• _Try it_
Your task is to copy each line of the listing that contains the word "frames".

• _Data to use_
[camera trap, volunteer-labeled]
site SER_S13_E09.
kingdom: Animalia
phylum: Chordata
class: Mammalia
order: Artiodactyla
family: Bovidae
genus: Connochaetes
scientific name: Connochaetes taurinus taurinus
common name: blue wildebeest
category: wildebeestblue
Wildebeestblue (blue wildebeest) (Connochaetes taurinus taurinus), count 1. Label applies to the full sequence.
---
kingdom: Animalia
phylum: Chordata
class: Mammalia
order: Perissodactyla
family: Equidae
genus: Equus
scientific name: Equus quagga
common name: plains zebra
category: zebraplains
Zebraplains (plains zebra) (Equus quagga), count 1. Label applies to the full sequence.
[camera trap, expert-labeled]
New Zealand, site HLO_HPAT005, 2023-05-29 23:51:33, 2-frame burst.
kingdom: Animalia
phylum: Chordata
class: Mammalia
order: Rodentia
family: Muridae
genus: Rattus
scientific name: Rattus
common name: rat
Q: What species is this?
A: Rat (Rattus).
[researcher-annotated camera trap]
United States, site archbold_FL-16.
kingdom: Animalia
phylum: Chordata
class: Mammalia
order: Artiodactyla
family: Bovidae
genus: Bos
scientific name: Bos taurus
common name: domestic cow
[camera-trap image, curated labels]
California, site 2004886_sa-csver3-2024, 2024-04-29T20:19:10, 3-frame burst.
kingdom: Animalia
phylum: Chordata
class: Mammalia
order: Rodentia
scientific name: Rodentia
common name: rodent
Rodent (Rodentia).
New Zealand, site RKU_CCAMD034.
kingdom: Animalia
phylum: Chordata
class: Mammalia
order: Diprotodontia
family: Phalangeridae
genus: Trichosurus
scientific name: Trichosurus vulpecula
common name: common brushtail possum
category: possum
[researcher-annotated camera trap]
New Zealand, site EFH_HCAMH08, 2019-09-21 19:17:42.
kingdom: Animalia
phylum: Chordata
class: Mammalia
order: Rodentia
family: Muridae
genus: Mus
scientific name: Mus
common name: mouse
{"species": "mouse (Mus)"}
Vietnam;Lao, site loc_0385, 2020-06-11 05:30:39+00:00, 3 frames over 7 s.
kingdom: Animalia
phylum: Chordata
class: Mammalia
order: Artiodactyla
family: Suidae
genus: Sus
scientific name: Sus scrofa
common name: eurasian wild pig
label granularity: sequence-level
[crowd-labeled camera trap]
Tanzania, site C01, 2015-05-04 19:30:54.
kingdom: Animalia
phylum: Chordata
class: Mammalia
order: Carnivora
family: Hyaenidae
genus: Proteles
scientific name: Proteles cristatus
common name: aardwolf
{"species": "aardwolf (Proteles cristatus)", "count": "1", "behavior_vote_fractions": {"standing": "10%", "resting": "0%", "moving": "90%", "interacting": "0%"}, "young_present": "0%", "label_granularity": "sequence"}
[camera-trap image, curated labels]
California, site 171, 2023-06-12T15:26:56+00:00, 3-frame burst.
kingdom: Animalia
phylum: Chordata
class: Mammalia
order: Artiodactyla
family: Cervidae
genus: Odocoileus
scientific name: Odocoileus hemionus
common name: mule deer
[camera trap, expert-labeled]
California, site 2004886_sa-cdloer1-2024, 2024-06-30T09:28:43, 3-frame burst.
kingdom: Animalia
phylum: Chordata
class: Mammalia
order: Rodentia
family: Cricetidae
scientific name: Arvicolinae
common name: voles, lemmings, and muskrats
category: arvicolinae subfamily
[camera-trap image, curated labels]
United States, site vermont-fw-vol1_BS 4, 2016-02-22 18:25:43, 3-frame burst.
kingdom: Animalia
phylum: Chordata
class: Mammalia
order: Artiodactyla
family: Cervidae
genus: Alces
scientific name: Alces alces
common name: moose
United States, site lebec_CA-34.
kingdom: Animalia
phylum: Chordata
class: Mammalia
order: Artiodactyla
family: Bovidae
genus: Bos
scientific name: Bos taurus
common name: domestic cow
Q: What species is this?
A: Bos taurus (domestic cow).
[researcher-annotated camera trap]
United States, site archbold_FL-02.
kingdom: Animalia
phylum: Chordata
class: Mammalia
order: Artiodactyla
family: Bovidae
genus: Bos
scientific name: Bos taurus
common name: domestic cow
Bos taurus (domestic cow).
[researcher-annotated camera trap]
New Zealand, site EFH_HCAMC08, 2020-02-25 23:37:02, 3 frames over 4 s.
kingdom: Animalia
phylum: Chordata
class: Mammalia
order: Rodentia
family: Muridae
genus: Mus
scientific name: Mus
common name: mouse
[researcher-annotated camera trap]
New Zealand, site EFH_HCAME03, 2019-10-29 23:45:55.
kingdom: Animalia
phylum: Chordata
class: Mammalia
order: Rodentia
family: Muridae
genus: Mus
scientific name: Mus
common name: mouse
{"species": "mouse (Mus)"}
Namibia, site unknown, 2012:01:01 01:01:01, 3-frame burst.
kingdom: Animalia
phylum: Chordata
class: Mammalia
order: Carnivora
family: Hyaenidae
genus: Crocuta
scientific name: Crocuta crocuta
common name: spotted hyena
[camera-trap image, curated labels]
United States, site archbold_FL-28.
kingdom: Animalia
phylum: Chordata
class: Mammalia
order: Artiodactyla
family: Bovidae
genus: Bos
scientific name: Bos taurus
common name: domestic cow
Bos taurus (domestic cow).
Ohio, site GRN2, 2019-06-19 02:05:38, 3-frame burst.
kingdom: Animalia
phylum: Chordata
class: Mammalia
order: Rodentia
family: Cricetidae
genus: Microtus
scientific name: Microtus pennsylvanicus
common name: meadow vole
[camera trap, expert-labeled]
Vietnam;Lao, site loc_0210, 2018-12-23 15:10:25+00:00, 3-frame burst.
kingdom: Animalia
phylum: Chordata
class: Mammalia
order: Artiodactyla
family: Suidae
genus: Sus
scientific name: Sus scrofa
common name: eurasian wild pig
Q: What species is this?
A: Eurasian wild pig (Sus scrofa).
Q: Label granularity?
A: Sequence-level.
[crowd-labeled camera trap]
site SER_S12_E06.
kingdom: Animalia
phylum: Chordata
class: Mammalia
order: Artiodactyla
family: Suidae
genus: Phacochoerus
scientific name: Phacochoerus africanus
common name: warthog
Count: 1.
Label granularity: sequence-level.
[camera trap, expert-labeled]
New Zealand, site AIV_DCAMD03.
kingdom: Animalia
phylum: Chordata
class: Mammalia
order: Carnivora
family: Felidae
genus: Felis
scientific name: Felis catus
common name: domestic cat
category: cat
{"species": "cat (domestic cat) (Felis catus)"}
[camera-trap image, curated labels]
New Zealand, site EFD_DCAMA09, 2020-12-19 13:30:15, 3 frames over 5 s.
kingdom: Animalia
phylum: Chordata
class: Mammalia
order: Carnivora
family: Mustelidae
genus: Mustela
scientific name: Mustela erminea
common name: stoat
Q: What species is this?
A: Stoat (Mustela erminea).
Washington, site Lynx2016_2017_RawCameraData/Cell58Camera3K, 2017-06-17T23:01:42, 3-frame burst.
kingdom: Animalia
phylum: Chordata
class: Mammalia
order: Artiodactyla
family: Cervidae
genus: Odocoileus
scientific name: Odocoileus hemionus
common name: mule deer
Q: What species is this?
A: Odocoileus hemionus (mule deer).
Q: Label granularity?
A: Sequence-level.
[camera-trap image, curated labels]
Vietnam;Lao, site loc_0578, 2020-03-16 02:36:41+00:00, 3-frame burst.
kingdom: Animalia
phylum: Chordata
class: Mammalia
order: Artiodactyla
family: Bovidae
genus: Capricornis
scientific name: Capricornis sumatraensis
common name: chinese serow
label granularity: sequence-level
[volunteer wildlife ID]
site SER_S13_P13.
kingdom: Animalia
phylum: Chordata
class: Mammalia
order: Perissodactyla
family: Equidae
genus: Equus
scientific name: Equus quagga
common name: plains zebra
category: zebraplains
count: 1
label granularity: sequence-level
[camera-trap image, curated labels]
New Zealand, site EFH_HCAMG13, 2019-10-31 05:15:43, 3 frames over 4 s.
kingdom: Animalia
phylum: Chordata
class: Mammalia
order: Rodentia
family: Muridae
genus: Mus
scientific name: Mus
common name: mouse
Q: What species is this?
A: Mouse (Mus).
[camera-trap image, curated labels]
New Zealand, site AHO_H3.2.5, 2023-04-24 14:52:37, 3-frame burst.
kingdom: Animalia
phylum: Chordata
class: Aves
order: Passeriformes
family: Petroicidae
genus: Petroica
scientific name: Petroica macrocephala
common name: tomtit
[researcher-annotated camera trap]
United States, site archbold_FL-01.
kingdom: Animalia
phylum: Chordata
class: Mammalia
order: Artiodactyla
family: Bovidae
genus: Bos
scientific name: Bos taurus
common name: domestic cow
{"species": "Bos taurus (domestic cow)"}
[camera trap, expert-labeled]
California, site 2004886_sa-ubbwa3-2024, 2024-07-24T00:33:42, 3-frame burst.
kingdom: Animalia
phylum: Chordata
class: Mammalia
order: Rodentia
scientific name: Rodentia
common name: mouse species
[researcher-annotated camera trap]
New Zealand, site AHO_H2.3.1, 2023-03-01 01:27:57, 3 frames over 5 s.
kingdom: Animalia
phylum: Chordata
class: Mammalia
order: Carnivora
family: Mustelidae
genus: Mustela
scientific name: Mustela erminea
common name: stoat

• _Written response_
Vietnam;Lao, site loc_0385, 2020-06-11 05:30:39+00:00, 3 frames over 7 s.
New Zealand, site EFH_HCAMC08, 2020-02-25 23:37:02, 3 frames over 4 s.
New Zealand, site EFD_DCAMA09, 2020-12-19 13:30:15, 3 frames over 5 s.
New Zealand, site EFH_HCAMG13, 2019-10-31 05:15:43, 3 frames over 4 s.
New Zealand, site AHO_H2.3.1, 2023-03-01 01:27:57, 3 frames over 5 s.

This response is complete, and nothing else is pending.